The politicians who initiated Franklin’s bid to reopen see the situation a little differently. Mastriano, the original author of the plan, said it could be accurately called a declaration of independence from what he views as a “constitutional crisis.”

But, he acknowledged, it’s a declaration that does not, per se, carry legal weight.

“We’re reasserting our constitutional power, and our rights,” he said. “You have to go back to our founding document of life, liberty and the pursuit of happiness.”

State Rep. Paul Schemel (R-Franklin), one of the lawmakers who helped edit Mastriano’s declaration, is on a similar page. He said it’s a statement of values.

“We want the governor to look at our county, Franklin County, and say look, the criteria there have been met,” he said. “We have flattened the growth curve, the incidence of our COVID positives are in more isolated parts of our population.”

Chris Borick, a pollster and political science professor at Muhlenberg College, said he has spent the past week watching this growing tension between the state and counties with fascination. Counties, he noted, are at a real disadvantage when it comes to taking on the governor directly.

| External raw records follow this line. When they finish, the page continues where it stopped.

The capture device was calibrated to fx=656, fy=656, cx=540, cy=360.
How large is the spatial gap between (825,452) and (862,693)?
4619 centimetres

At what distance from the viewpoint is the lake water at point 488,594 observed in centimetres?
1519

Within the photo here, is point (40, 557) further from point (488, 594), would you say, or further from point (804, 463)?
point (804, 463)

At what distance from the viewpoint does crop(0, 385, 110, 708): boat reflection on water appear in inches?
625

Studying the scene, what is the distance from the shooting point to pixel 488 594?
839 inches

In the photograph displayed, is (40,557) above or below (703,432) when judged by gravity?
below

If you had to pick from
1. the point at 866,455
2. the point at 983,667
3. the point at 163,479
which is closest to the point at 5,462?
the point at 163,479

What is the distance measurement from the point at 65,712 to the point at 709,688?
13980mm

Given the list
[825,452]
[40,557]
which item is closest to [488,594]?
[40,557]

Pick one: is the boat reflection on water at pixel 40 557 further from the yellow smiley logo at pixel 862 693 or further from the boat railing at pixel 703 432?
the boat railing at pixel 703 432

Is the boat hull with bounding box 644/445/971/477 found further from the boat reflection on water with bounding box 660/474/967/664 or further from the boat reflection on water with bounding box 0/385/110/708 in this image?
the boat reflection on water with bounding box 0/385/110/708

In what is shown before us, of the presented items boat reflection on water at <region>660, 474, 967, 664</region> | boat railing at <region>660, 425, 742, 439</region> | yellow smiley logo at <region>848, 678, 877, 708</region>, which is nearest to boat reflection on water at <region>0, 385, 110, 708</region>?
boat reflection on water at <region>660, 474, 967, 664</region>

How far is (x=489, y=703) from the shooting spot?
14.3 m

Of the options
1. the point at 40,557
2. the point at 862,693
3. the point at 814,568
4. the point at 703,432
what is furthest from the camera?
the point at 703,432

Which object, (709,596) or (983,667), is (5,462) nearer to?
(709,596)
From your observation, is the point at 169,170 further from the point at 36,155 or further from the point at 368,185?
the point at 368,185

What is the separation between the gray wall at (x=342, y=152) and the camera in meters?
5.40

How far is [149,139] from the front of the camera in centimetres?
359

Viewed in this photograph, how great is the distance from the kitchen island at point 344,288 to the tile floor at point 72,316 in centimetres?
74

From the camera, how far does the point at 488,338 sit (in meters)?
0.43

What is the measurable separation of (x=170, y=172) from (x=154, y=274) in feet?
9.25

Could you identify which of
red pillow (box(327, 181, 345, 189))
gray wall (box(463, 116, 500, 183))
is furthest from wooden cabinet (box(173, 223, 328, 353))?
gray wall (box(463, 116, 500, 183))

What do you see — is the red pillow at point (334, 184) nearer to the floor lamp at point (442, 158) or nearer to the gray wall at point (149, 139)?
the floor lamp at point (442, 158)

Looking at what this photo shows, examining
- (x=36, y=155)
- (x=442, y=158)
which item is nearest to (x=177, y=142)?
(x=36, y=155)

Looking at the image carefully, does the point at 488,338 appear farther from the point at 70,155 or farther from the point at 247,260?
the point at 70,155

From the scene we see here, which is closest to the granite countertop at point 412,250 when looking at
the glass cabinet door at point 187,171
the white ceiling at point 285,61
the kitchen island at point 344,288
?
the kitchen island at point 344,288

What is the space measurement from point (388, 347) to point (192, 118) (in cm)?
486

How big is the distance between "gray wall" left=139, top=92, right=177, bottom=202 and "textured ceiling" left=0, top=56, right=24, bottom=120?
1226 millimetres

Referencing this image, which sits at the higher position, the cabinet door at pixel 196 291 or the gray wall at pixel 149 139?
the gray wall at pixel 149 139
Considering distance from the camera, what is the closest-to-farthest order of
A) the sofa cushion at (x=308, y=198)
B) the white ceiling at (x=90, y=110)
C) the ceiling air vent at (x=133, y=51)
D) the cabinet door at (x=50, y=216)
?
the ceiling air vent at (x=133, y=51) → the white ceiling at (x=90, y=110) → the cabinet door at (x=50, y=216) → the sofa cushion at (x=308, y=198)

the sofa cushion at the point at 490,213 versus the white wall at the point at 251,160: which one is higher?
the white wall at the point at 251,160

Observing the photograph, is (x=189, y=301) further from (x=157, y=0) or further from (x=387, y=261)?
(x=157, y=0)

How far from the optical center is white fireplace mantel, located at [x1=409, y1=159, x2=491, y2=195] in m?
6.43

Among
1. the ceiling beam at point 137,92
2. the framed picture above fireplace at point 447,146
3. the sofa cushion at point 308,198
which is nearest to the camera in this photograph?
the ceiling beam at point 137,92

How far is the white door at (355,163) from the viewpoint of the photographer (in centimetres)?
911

“It sounds really weird, I always baffle my students on this — [local governments] don’t have a constitutional right to exist. It’s the states that enable them,” Borick said. “They’re nothing but creatures of the state.”

But he added, political realities add yet another wrinkle to the situation. Even though the governor may have the power to enforce his orders, that doesn’t mean he’ll always use that power to its full extent.

“That’s what the battle is,” Borick said. “You have the legal justification, but what’s your enforcement? And that’s what some of these folks are calling — ‘Well, OK, come shut me down.’”

Wolf, he concluded, is likely weighing his options. Deploy state police to shut businesses down? “Not optimal.” But take subtler measures, like revoking licenses?

“I think you’re going to see a lot more of that moving forward,” Borick said.